Editorial: Bump in the road for health reform but not a detour

Published: Tuesday, Jul. 9, 2013 - 12:00 am | Page 8A

Most people in California and across the nation get health insurance coverage from their employer.

In the United States, 98 percent of firms with 200 or more workers provide health insurance coverage (97 percent in California). Similarly, 94 percent of firms with 50 to 199 workers provide coverage (92 percent in California).

Under the Affordable Care Act, businesses with more than 50 full-time workers that were not offering coverage – primarily restaurant and retail chains and agricultural businesses – were supposed to start offering coverage by January 2014 or face fines of $2,000 to $3,000 per worker. This was to help recoup the cost of publicly subsidized coverage for uninsured workers.

Two days before the July 4 holiday, however, the Obama administration announced that it would delay the large-business requirement by one year, until 2015.

For workers who are currently uninsured, this has no impact at all. They will still be able to get insurance coverage in the state exchange – with enrollment to begin Oct. 1 and coverage to begin Jan. 1 – or through expanded Medi-Cal.

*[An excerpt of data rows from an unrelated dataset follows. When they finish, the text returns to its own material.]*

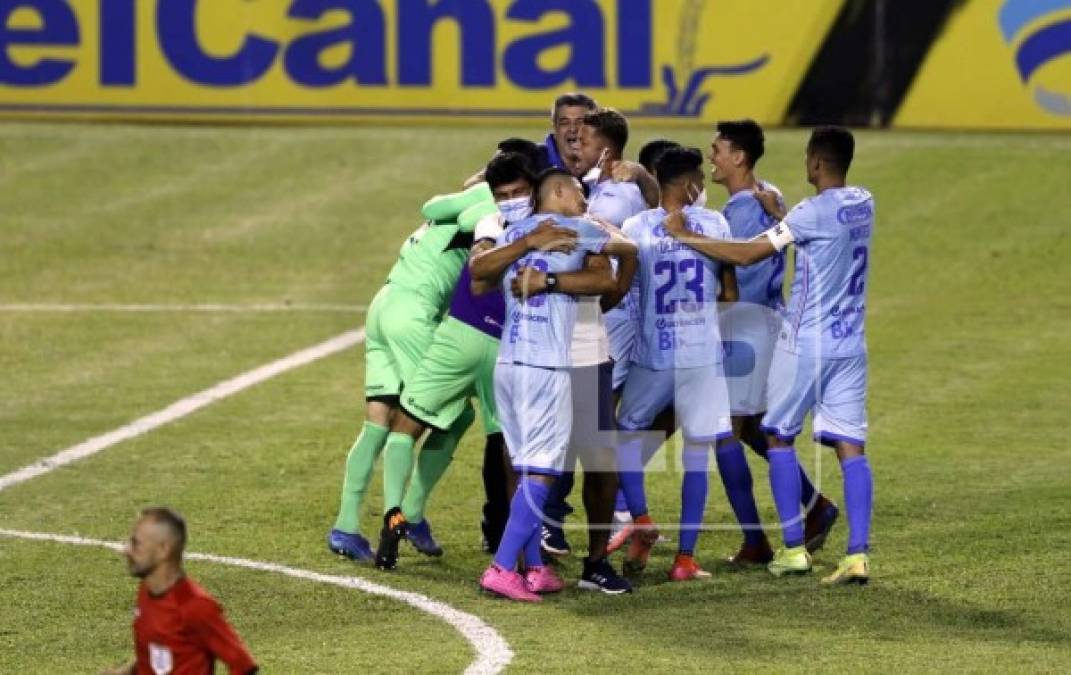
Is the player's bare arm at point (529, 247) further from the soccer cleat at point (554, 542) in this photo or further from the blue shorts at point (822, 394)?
the soccer cleat at point (554, 542)

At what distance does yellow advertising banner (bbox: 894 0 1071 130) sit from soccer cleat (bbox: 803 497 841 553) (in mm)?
14136

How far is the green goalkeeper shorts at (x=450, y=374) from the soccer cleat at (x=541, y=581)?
104 centimetres

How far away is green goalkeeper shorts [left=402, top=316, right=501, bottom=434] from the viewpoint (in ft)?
37.1

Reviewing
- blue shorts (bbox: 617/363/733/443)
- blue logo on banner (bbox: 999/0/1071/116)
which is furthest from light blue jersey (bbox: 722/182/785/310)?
blue logo on banner (bbox: 999/0/1071/116)

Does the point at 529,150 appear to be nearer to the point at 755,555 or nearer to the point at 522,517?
the point at 522,517

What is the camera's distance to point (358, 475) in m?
11.7

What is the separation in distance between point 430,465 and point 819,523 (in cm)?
204

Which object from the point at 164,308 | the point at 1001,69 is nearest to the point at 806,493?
the point at 164,308

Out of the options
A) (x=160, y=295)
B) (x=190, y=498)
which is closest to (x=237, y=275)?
(x=160, y=295)

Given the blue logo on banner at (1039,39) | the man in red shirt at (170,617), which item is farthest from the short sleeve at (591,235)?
the blue logo on banner at (1039,39)

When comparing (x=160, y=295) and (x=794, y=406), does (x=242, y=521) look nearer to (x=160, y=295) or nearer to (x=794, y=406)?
(x=794, y=406)

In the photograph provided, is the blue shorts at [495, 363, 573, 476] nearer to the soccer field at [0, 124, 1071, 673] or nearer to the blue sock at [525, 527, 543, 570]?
the blue sock at [525, 527, 543, 570]

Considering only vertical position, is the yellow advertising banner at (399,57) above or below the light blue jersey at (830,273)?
above

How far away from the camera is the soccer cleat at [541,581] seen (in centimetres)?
1065
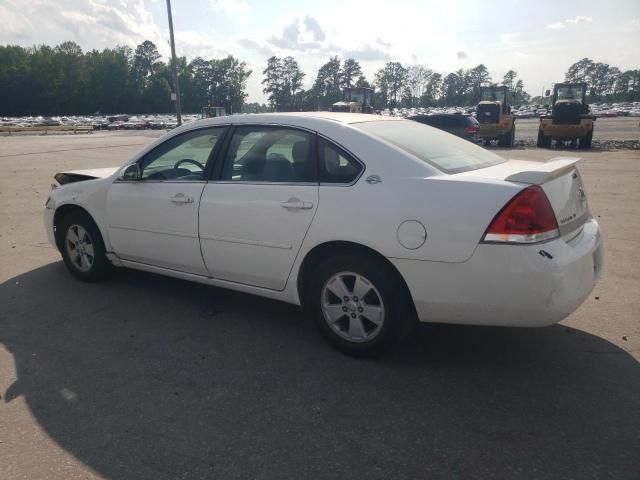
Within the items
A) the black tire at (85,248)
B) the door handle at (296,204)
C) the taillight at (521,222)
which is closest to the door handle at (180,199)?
the door handle at (296,204)

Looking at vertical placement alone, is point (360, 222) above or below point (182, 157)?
below

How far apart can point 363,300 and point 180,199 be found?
1.75 m

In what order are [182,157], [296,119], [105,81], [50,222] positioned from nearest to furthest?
[296,119] < [182,157] < [50,222] < [105,81]

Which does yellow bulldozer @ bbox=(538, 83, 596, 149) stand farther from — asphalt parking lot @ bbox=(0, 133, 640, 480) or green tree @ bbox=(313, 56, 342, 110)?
green tree @ bbox=(313, 56, 342, 110)

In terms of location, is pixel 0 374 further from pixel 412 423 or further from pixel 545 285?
pixel 545 285

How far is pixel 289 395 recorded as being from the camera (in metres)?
2.93

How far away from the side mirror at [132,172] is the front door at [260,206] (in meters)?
0.87

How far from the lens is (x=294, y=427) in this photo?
263 cm

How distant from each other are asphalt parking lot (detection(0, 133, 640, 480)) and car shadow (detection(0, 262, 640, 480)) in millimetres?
10

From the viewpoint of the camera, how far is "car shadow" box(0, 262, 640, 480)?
236 centimetres

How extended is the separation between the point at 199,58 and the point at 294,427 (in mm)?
138705

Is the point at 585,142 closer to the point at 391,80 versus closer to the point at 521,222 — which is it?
the point at 521,222

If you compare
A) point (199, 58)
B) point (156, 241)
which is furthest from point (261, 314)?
point (199, 58)

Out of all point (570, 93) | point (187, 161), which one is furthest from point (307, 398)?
point (570, 93)
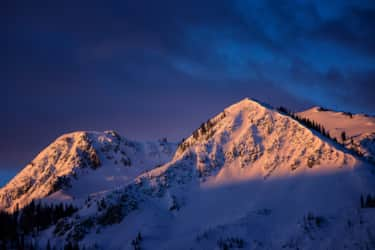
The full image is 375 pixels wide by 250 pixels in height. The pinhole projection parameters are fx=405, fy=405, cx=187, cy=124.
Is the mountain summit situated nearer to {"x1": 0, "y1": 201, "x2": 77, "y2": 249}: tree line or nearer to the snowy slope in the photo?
the snowy slope

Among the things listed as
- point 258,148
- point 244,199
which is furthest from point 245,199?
point 258,148

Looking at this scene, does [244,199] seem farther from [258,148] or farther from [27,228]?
[27,228]

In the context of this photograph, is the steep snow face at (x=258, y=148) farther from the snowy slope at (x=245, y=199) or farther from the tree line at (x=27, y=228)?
the tree line at (x=27, y=228)

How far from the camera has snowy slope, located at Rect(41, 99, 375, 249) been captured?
11156 centimetres

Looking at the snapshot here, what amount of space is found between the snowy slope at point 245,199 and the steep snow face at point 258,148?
16.5 inches

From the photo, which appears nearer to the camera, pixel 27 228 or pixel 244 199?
pixel 244 199

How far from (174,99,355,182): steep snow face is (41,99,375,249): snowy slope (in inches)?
16.5

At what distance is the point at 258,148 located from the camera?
167625 mm

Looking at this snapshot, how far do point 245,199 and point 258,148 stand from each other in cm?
3192

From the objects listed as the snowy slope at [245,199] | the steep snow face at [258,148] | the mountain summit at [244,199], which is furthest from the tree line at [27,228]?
the steep snow face at [258,148]

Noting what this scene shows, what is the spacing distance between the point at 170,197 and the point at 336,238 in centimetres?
6726

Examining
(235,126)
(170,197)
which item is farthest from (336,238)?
(235,126)

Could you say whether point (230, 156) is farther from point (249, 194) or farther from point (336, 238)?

For large employers, however, the one-year delay means no penalties for not insuring workers in 2014. On the upside, this means more time to work out the simplest way for large employers to report the coverage they offer to their workers.

On the downside, the one-year delay means that the public, not the large employer, picks up the cost for workers who get subsidized coverage in the exchange or in Medi-Cal. It also means that large employers that don't offer insurance continue to have an edge over those that do offer insurance.

The Affordable Care Act aims to level the playing field between businesses and prevent cost-shifting to taxpayers, while ensuring that workers of all incomes get coverage.

The real issue is whether the one-year delay will lead large employers to drop coverage. Few analysts expect them to drop coverage of workers in 2014, only to pick it up again in 2015. But those who currently don't offer coverage are likely to continue their policy of non-coverage.

At stake is a principle. Of 210,000 businesses in the United States with more than 50 employees, only 10,000 don't offer coverage. Should they be let off the hook?

On the other hand, many observers believe that, over the long run, we'd be better off with a system in which people could buy insurance on their own – with a menu of choices in the state exchange and continuing coverage as they change jobs – rather than obtaining insurance through an employer.

That conversation should begin in 2014, as we see how many people buy insurance in the exchange and whether they are happy with it. A one-year delay on the large-business requirement is a bump in the road, not a detour down a wrong path.